--- Working data ---
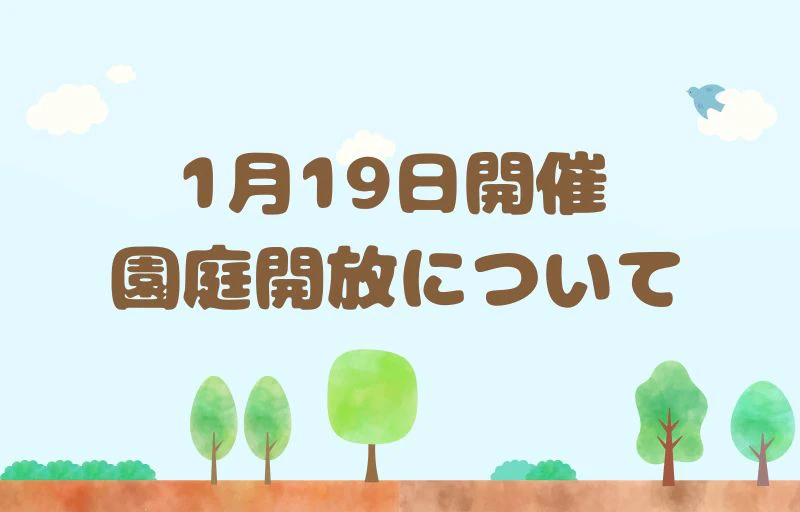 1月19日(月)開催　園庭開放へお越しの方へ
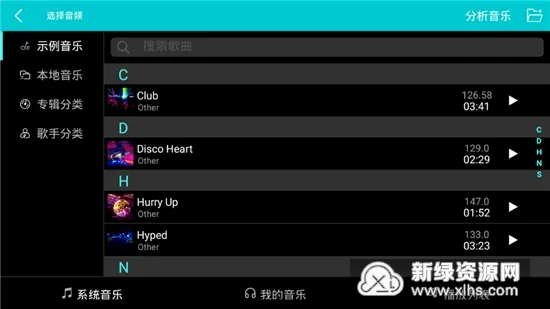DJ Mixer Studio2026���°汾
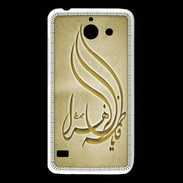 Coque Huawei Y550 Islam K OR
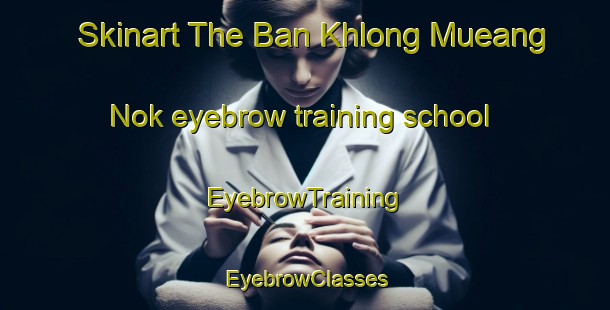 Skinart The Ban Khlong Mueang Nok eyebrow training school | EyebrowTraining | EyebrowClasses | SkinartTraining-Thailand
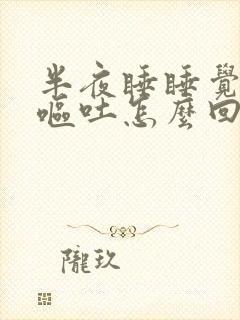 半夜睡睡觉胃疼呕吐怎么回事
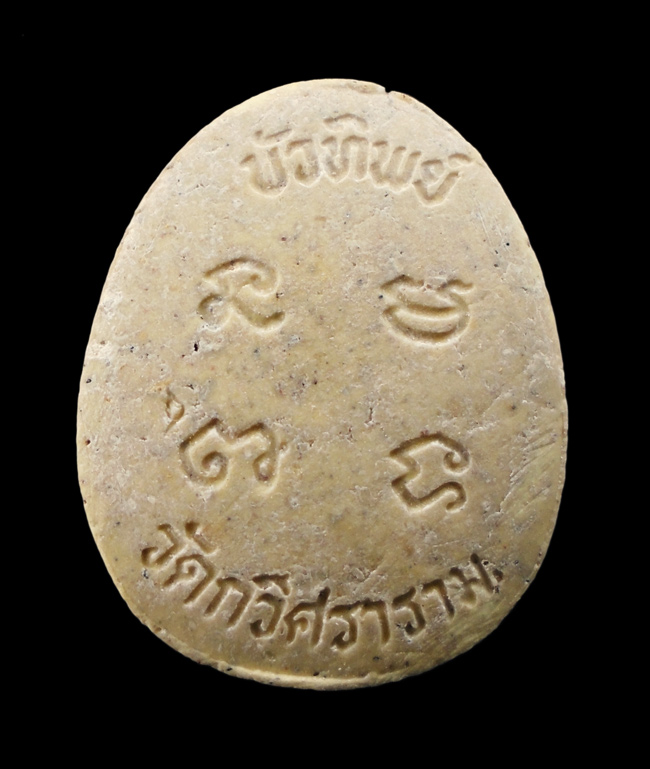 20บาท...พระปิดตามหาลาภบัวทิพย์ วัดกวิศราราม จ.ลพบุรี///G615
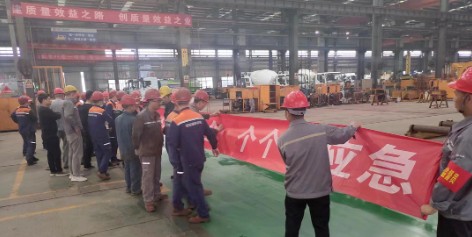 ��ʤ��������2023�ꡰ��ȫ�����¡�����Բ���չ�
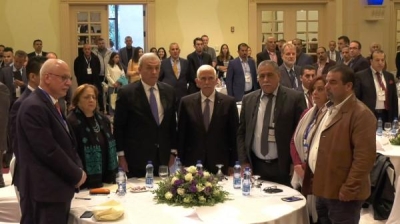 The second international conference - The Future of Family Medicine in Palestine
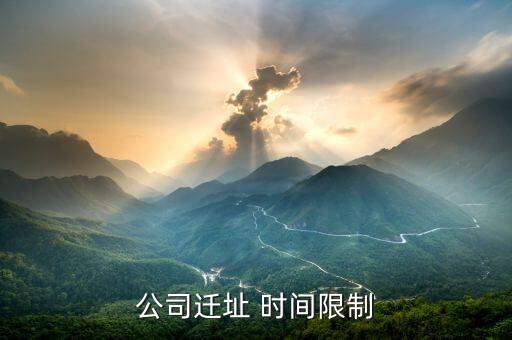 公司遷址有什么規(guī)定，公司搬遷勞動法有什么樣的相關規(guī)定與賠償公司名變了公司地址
---
--- Working data ---
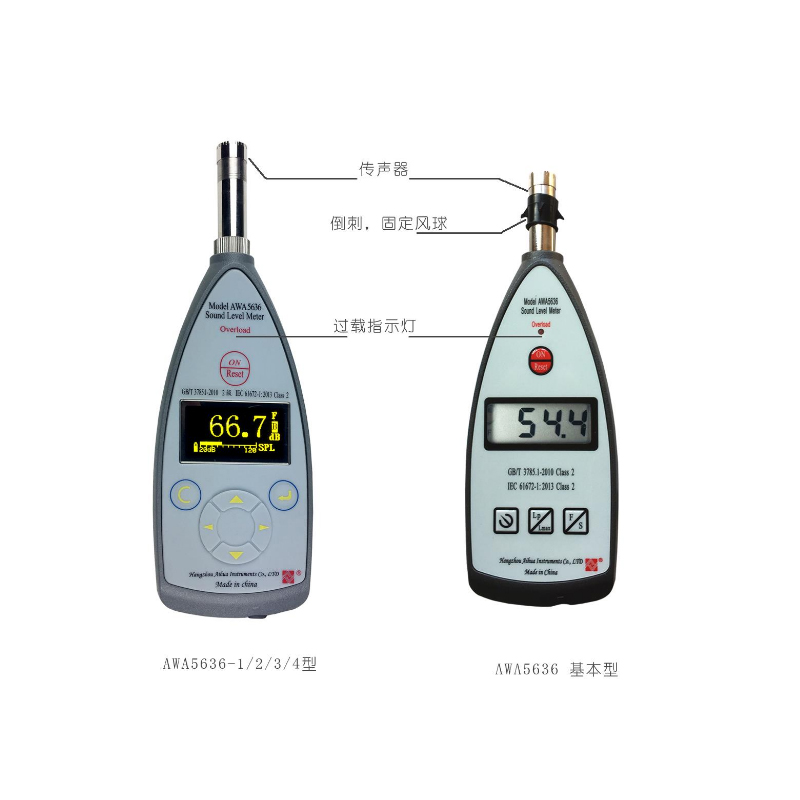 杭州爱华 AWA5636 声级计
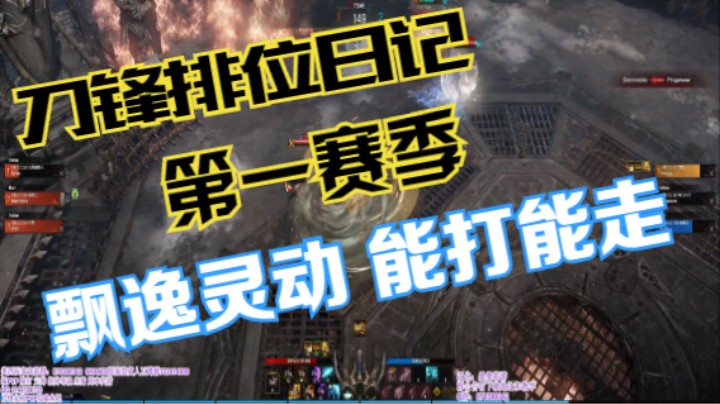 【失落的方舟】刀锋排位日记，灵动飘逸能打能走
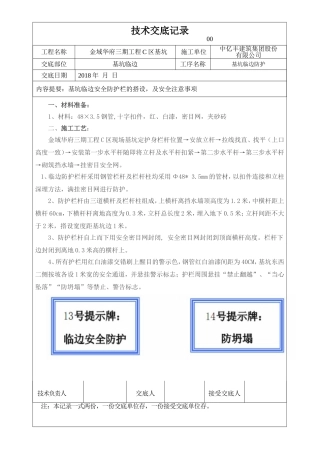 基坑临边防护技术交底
---
--- Working data ---
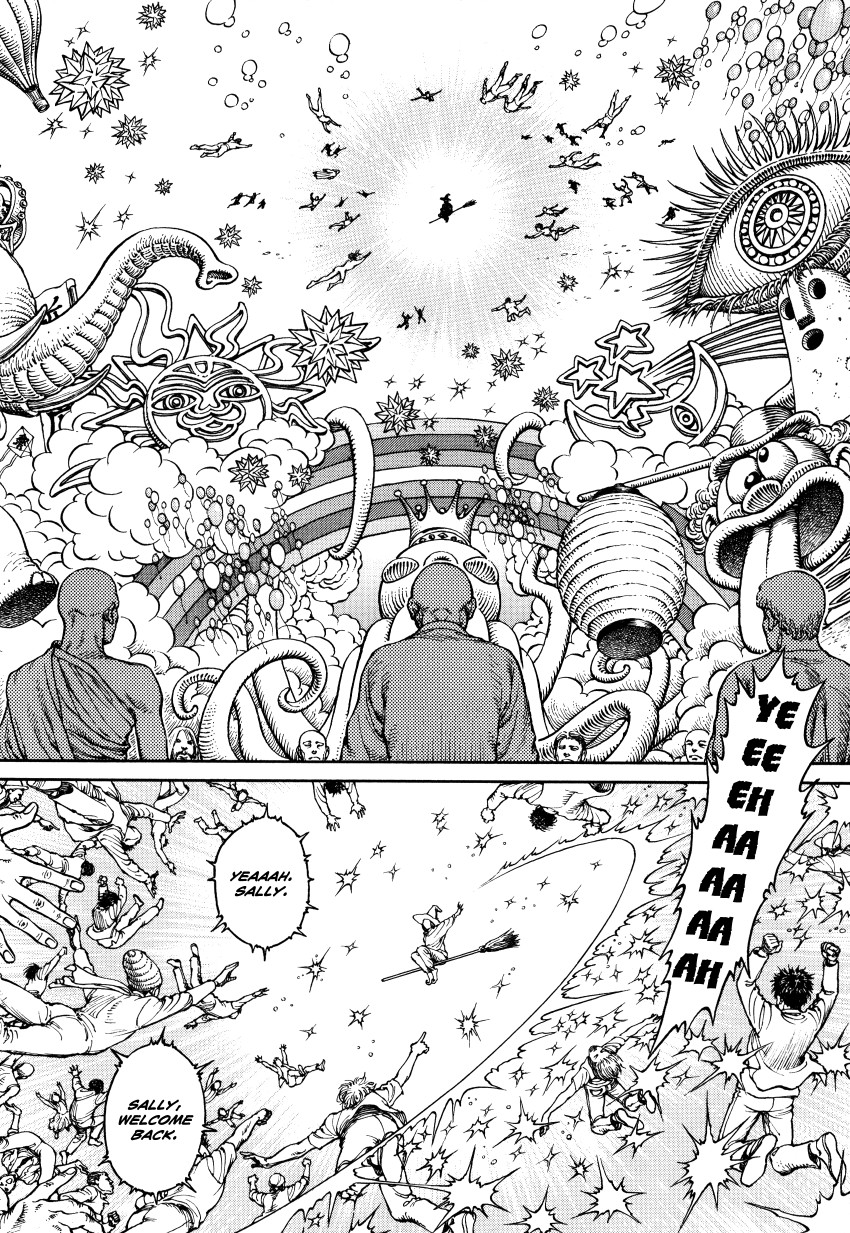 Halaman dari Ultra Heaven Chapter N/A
---
** What is being asked **
Could you duplicate the records above, starting at the line that contains "1月19日(月)開催　園庭開放へお越しの方へ" and ending at the line that contains "公司遷址有什么規(guī)定", with the pictures left out?

** Worked solution **
 1月19日(月)開催　園庭開放へお越しの方へ
DJ Mixer Studio2026���°汾
 Coque Huawei Y550 Islam K OR
 Skinart The Ban Khlong Mueang Nok eyebrow training school | EyebrowTraining | EyebrowClasses | SkinartTraining-Thailand
 半夜睡睡觉胃疼呕吐怎么回事
 20บาท...พระปิดตามหาลาภบัวทิพย์ วัดกวิศราราม จ.ลพบุรี///G615
 ��ʤ��������2023�ꡰ��ȫ�����¡�����Բ���չ�
 The second international conference - The Future of Family Medicine in Palestine
 公司遷址有什么規(guī)定，公司搬遷勞動法有什么樣的相關規(guī)定與賠償公司名變了公司地址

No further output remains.